ОТРЫВОК:
Однако в заключение следует добавить, что деление русской поэзии на “чистую” и “реальную“ не стоит абсолютизировать: творчество поэтов богаче их эстетических деклараций и манифестов. Майков, например, числящийся по ведомству “чистого искусства”, в начале своего творческого пути находился под сильным влиянием “натуральной школы” и свою поэму “Машенька” опубликовал в “Петербургском сборнике” (1846), редактором которого был Некрасов. Бестенденциозный А. Толстой был весьма тенденциозен в своих сатирических стихах (“Пантелей – целитель”, “Сон Попова” и др.) и явился соавтором знаменитой литературной мистификации “Козьма Прутков”. Полонский сочувственно относился к поэзии Некрасова, и многие его поэтические образы соотносятся с образами некрасовской школы (“Нищий”, “Соловьиная любовь” и др.). Некрасов, в свою очередь, создал замечательные, по-тютчевски трагические любовные стихотворения (“Я не люблю иронии твоей”, “Горящие письма”, “Мы с тобой бестолковые люди...”), а Никитин – по-фетовски гармоничные образцы пейзажной лирики (“Вечер ясен и тих…”, “Когда закат прощальными лучами…”). И здесь вспоминается примиряющий голос Аполлона Григорьева, рассматривавшего оба течения как две закономерные стороны общего развития литературы послепушкинского периода. По мнению известного критика и поэта, истинные художники едины в своем служении идеалу и разнятся лишь в формах выражения своего служения. “Не надобно забывать”, - писал он в статье “Стихотворения Н. Некрасова”, - “что руководящий идеал, как Егова израильтянам, является днем в столпе облачном, а ночью в столпе огненном. Но каково бы ни было отношение к идеалу, оно требует от жреца неуклонной, неумытной правды”. Примеры такого жреческого служения поэтической Музе мы с избытком обнаружим в русской лирике середины XIX века.

ВОПРОСЫ И ЗАДАНИЯ:
1) В каком издании, согласно отрывку о «чистой» и «реальной» поэзии, Майков опубликовал поэму «Машенька»?
2) Продолжите отрывок о «чистой» и «реальной» поэзии, начав сразу после его последнего предложения.

ПРЕДСТАВЛЕННЫЕ ДАННЫЕ:
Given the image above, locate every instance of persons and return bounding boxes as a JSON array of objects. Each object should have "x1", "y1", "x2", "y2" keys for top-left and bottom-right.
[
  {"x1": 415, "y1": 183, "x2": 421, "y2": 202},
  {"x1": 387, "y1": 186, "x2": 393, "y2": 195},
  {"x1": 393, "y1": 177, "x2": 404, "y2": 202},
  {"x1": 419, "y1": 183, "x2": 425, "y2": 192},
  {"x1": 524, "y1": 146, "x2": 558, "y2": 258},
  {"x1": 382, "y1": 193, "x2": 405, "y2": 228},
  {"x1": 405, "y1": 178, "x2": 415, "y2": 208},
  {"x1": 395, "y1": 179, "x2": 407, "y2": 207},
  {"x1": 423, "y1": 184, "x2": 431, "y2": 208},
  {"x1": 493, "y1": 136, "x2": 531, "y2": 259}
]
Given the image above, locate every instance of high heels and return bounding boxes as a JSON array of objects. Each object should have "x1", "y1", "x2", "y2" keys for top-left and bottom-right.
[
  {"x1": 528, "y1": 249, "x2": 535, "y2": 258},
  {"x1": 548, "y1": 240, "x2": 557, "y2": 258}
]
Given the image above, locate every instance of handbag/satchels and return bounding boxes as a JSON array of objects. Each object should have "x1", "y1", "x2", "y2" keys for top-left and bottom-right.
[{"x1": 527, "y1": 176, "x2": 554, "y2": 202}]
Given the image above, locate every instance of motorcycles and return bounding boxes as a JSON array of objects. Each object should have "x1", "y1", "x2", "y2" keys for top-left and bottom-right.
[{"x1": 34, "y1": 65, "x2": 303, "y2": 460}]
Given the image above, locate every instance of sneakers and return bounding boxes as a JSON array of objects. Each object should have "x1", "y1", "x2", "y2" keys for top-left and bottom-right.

ОТВЕТЫ К ЗАДАНИЯМ:
1) В «Петербургском сборнике» (1846), редактором которого был Некрасов.

2)
[2] Показательно, что именно эта пушкинская цитата избирается Фетом в качестве эпиграфа к своему программному стихотворению «Муза». [3] Подробнее о фетовской эстетике см.: Благой Д.Д. Мир как красота. О «Вечерних огнях» Фета. – М., 1975; Сухих И. Мир Фета: мгновение и вечность // Звезда. – 1995. - № 11. [4] О пародиях-палиндромонах см.: Гаспаров М.Л. "Уснуло озеро" Фета и палиндромон Минаева. Перестановка частей // Гаспаров М. Л. Избранные труды. Т. II. О стихах. - М., 1997. - С. 39-47. В данной хрестоматии помещена пародия Минаева (“Мотив ясно-лирический”) на стихотворение Фета “Шепот, легкое дыханье…”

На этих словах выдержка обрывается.